GIVEN RECORDS:
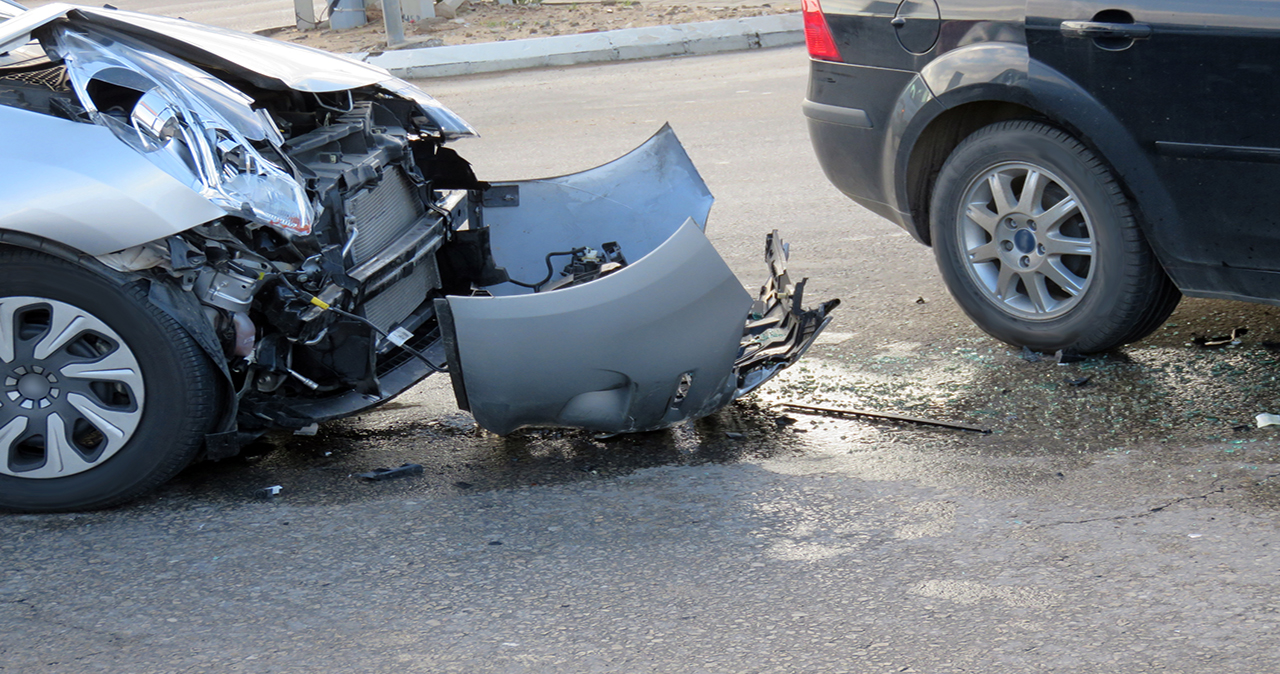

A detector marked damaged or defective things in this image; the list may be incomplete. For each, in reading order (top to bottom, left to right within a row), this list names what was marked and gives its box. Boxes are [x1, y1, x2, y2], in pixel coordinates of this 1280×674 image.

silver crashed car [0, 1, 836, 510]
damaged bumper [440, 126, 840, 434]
* * *
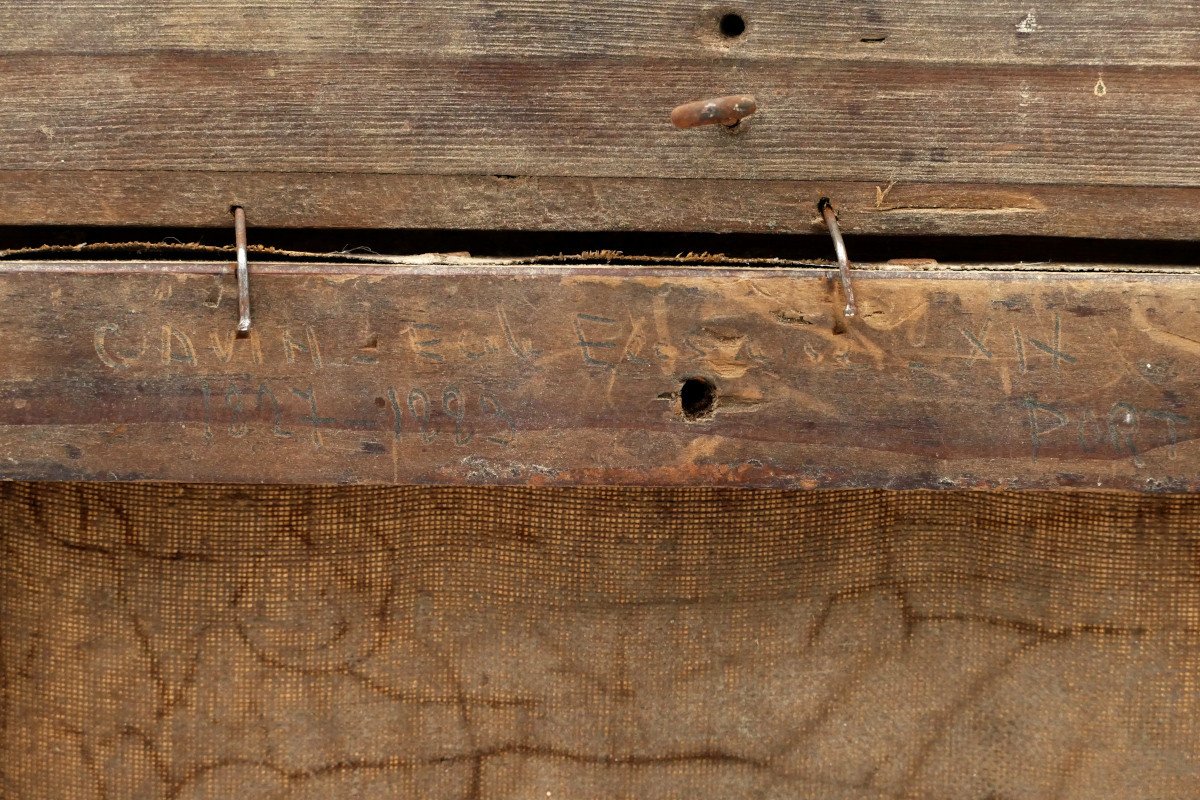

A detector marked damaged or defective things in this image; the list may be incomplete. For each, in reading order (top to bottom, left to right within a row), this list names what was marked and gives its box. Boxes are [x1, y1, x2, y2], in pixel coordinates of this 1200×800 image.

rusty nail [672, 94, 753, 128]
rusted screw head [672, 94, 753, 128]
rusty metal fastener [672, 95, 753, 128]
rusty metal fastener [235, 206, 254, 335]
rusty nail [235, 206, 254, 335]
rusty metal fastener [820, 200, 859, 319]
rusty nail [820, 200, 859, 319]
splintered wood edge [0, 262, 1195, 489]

WHAT IS ASKED: Change "incomplete" to "partial" in the lines from the line with "this 1280×674 image." to the line with "damaged bumper [440, 126, 840, 434]", and give only those lines with everything else left unchanged.

SOLUTION TO THE PROBLEM:
A detector marked damaged or defective things in this image; the list may be partial. For each, in reading order (top to bottom, left to right within a row), this list names what was marked and gives its box. Boxes are [x1, y1, x2, y2], in pixel coordinates of this 1280×674 image.

silver crashed car [0, 1, 836, 510]
damaged bumper [440, 126, 840, 434]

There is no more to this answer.